• [Record extracts]:
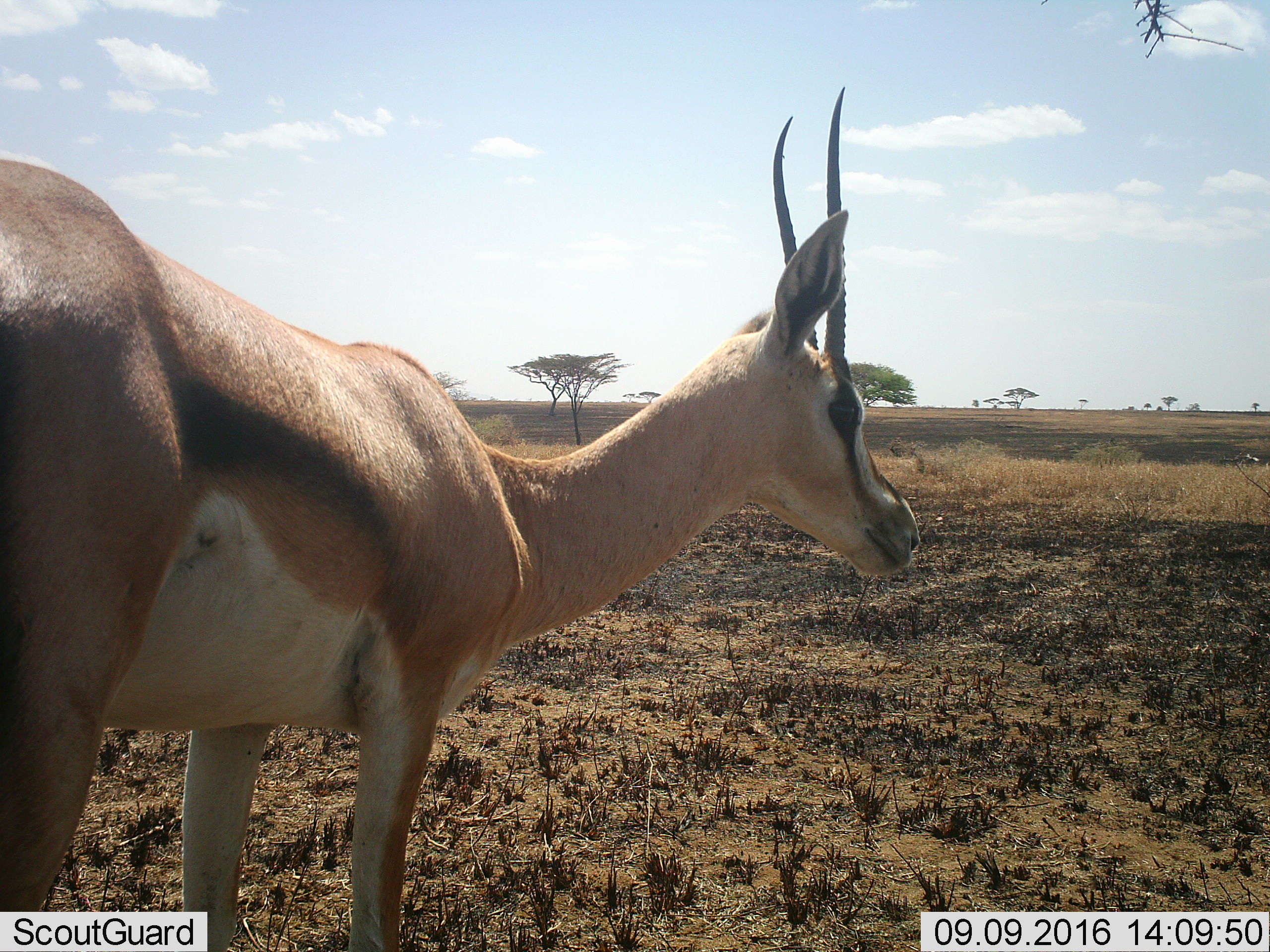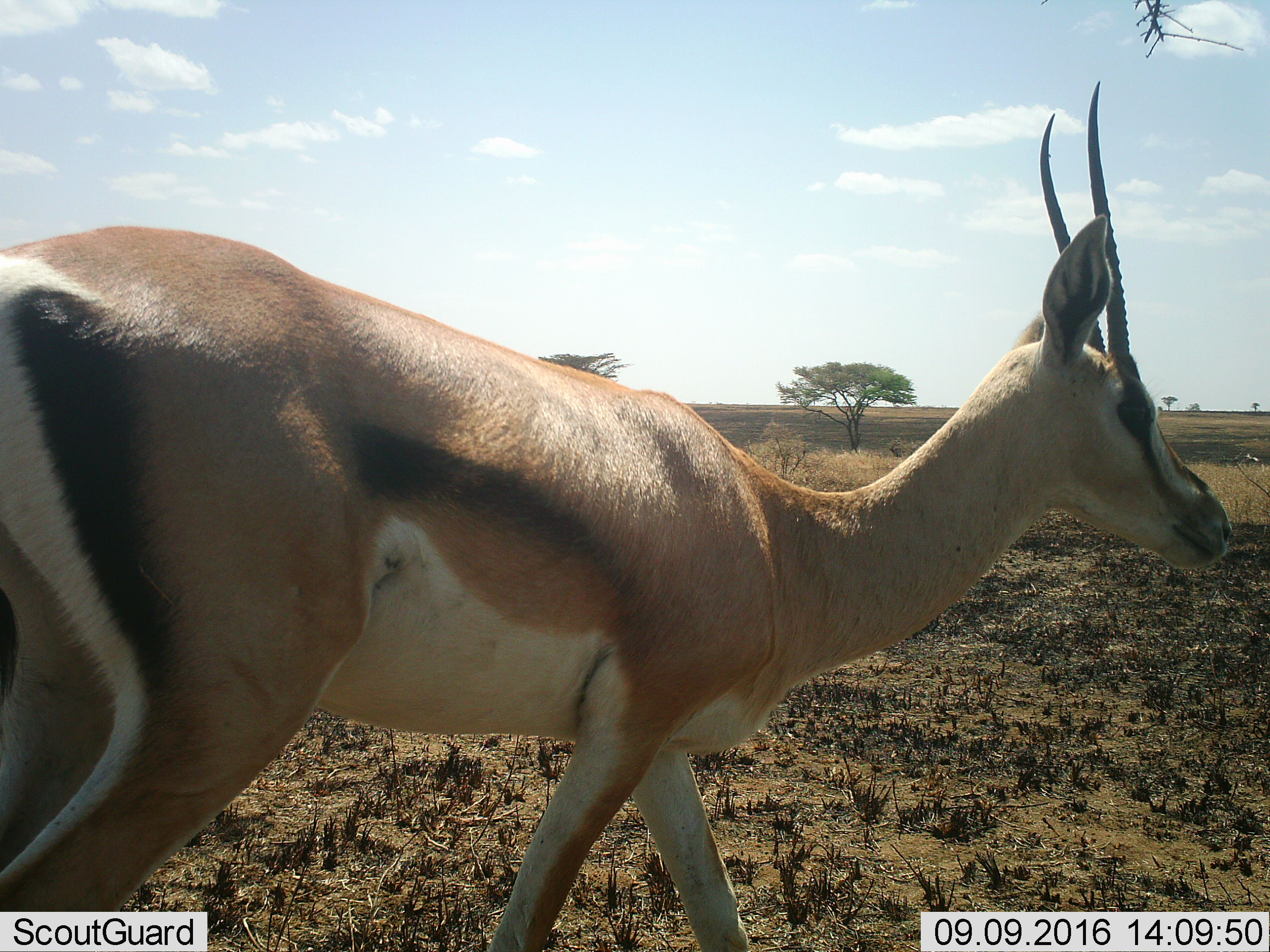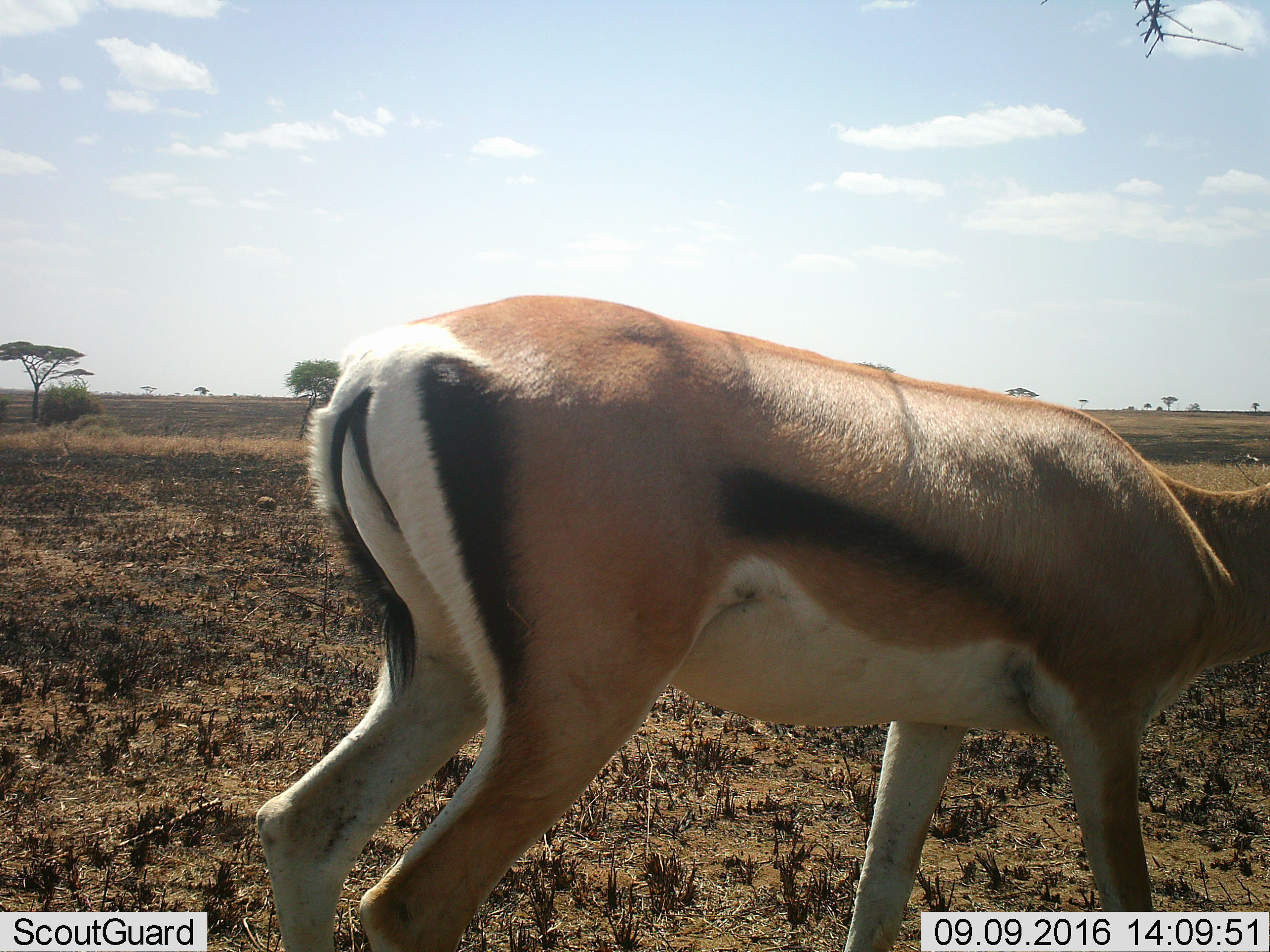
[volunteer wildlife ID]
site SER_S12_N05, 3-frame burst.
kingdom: Animalia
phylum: Chordata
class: Mammalia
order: Artiodactyla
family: Bovidae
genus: Eudorcas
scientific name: Eudorcas thomsonii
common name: thomson's gazelle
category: gazellethomsons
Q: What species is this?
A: Gazellethomsons (thomson's gazelle) (Eudorcas thomsonii).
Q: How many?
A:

• [Work to complete]: Each line, from the one that holds "order: Artiodactyla" through the last line of the entries, must be repeated exactly. Leave out everything else.

• [Response area]:
order: Artiodactyla
family: Bovidae
genus: Eudorcas
scientific name: Eudorcas thomsonii
common name: thomson's gazelle
category: gazellethomsons
Q: What species is this?
A: Gazellethomsons (thomson's gazelle) (Eudorcas thomsonii).
Q: How many?
A:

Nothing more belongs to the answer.